The company itself would probably argue that it is already moving ahead with a Web 2.0 strategy – pointing to, for example, recent communications efforts around the notion of collaborative processing. Big Blue ran an event last week on social software, which is certainly a step in the right direction.
It seems to me though that the “sea-change” laid out this week by Bill Gates and Ray Ozzie
has some obvious implications for open source software ecosystems generally and software ecosystems generally. If you’re a publicly traded company and you don’t make money licensing software, how will you make up the shortfall in revenues? OSS aside, if its not economical to host salesforce.com because it doesn’t offer enough customisation and services opportunities to make money, how can IBM really thrive in a software as a service economy? Targeted advertising is one possible answer to the revenue drop conundrum, but making money from an ad-model requires a volume service hosting network.
Check out this blog from Srimana Mitra
about the potential business model economics involved, though and why Microsoft may be better positioned than it is given credit for.
Imagine, you are BMW, and you want to advertise to a very targeted audience of consumers with a certain household income level. Who else is in a better position to give you access to this super precisely segmented data about people’s income levels than major corporations?
Let’s say, GE cuts a deal with BMW, and lets them advertise to the 10,000 employees in the annual income range $100,000 – $500,000. What form would this advertising take?
It could be, that for this set of employees, as soon as they open up Microsoft Office or Outlook, BMWs ad is placed on their desktop. As a result, instead of GE paying Microsoft for the corporate license of MS Office, BMW ends up subsidizing the application.
IBM deserves some credit for its On Demand vision and execution so far, but it may need to tweak the granularity in terms of its vision of the profound changes facing many industries. The move to greater service orientation is as much about lightweight mashups as business process reengineering (I use “BPR” in full awareness of all the baggage it carries).

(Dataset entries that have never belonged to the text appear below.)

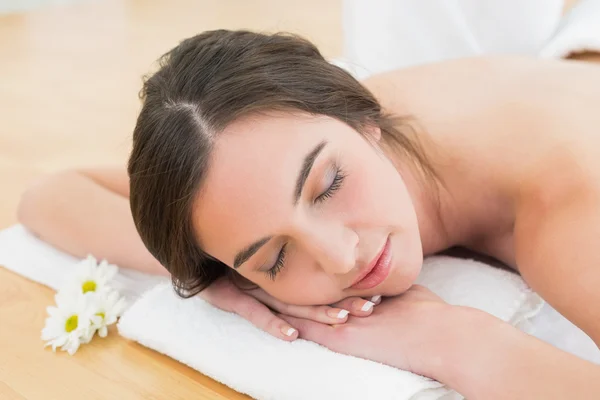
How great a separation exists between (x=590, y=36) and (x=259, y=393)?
3.98ft

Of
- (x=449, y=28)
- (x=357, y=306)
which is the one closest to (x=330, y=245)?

Googlemaps+craiglists=a change in property buying behaviours and information chains. Not a McKinsey consultant in sight.
Never mind “component-business modelling” and outsourcing to Bangalore, the question is: can IBM thrive in a world where the average deal size is 2 cents
In case you’re wondering why I am writing about IBM when everyone else is pointing to Microsoft itself, the answer is, well, its a blog thing, and a RedMonk thing. Its a blog thing because I am trying to hit a point that other people haven’t, and its a RedMonk thing because its all about the ecosystem.